Friends lose babies around me. Mothers lose daughters. Others lose homes in a fire. I watch a chalk faced infant pulled from the rubble of a bombed out building in Syria in The Men from Aleppo.
Do I think my child is more valuable so he will be spared?
Of course not.
Maybe I think being the perfect parent will save me. (And all the seasoned parents laugh)
We’ll try really hard to prove how worthy we are to be spared.
We’ll make the money, we’ll buy the house, we’ll build the nursery, we’ll be “obedient,” we’ll people please, we’ll be responsible, we’ll say yes when we mean no, we’ll martyr ourselves, we’ll stay at the job we hate, we’ll ignore our intuition, we’ll close our eyes tight to a global community suffering thinking it will insulate us from pain.
But it doesn’t.
I hear it in the disappointed and disillusioned voices of my global worker clients “But I was trying to follow God, I was trying to do the right things, I was trying to be good thinking I would be rewarded…so how did I end up here?”
I understand their pain.
But where does that leave us?
God has not spared me from brokenness.
I don’t know what tomorrow brings. The anxiety tries to clamor. I don’t know if this baby will survive when the others didn’t, or if I’ll suffer with postpartum depression, or how I’ll juggle pursuing my purpose and being present for my family, if I’ll ever blog consistently again (sorry in advance) or how my marriage will handle a new addition, or if my brain will ever function at its highest capacity again (prego brain is real ya’ll)

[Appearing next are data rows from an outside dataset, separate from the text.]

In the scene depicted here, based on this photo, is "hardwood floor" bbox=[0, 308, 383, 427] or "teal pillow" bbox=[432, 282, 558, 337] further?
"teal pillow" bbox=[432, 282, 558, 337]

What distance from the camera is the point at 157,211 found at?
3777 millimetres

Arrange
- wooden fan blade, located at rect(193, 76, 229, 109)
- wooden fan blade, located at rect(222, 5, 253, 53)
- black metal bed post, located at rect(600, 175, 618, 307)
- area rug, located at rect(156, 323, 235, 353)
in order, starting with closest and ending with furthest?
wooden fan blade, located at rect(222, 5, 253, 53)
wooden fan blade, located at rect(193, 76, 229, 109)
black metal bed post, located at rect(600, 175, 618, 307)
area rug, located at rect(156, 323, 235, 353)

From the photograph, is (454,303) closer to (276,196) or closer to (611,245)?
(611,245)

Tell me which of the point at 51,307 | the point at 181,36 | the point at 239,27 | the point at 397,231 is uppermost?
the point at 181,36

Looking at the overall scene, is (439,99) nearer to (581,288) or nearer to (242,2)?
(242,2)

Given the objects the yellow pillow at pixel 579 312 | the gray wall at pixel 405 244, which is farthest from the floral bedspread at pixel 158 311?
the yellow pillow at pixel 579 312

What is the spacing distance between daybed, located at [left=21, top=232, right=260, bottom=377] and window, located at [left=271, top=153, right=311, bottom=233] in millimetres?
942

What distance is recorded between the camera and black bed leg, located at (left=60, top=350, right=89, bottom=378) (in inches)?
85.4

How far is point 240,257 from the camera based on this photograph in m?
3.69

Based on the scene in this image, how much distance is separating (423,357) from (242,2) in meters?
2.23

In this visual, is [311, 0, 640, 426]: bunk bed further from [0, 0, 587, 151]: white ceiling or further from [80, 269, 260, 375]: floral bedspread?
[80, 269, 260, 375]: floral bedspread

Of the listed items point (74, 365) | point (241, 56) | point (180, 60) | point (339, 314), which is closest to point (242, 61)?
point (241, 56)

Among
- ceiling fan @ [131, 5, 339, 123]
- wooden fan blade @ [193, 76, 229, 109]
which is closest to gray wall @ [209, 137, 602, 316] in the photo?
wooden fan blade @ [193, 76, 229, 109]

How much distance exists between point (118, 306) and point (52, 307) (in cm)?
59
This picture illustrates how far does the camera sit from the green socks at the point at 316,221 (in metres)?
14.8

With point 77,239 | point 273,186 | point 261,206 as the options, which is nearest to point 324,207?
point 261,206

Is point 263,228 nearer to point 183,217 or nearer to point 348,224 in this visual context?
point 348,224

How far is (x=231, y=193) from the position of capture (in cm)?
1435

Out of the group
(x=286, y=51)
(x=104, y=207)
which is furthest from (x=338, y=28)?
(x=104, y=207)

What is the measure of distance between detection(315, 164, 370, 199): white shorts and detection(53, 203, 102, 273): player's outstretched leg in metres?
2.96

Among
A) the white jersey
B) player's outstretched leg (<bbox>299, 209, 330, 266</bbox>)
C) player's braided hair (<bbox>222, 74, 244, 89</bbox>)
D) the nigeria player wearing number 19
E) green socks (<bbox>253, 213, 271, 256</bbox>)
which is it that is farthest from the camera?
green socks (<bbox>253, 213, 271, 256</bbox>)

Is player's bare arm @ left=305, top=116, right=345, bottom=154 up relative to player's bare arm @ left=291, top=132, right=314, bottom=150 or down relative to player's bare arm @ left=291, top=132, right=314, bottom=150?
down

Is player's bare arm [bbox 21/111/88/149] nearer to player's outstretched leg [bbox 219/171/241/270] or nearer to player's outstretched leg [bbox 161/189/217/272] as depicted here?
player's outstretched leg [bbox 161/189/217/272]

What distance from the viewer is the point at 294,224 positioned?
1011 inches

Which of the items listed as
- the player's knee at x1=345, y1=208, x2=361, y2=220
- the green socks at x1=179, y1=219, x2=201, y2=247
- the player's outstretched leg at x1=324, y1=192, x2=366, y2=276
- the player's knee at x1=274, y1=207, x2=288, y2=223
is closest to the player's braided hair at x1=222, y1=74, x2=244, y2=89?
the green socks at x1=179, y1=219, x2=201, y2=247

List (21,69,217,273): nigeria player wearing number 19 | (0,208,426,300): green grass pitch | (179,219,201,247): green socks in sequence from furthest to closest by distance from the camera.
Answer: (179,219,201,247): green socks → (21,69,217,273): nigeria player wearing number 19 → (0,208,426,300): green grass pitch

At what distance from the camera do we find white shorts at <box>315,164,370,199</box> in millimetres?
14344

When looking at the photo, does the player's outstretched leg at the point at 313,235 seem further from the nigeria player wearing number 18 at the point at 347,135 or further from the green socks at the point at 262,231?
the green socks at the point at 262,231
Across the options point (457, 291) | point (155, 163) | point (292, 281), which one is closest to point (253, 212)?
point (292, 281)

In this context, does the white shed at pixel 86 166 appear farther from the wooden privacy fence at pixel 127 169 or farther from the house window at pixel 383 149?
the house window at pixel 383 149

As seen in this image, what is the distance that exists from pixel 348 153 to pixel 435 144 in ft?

I do know I’ll fail. I’ll fail my husband, my clients, my child, my friends, my family, myself, as I journey through this transition of motherhood.
Today, I was comforted by these words from a fellow traveler and friend Kay Bruner:
“The truth is: we have no control, and that’s okay, because LOVE DOES NOT CONTROL. Love just makes an offer. Love wins not by conquering, but by companionship.”
This is my work. This is what I’m leaning into these days. Because I know this to be true:
Perfection cannot save us, but love can.
Love is God saying He’ll be with me in it whatever comes. Love is Presence.
Love is knowing in my darkest moments I have never been abandoned.
Love is hearing God speak through a verse, or a line of poetry, or a song. Love is the friend who always texts.
Love is being kind to myself as I take time to meditate in the garden.
Love is being gentle with my imperfections.
Love is taking walks in the orange splay of leaves on a trail, drinking in beauty. Love is telling my body to breathe. Love is listening to my Father’s voice.
Love is warm hugs from my husband and snuggles from my dog Rosie.
Love is giving myself over to joy without having to protect myself.
Love is trusting myself and what I need. Love is knowing I’m an overcomer.
Love is trusting this sweet babe inside me.
Love is whispering, “It’s going to be ok, you’re going to be ok, because you’re not alone.”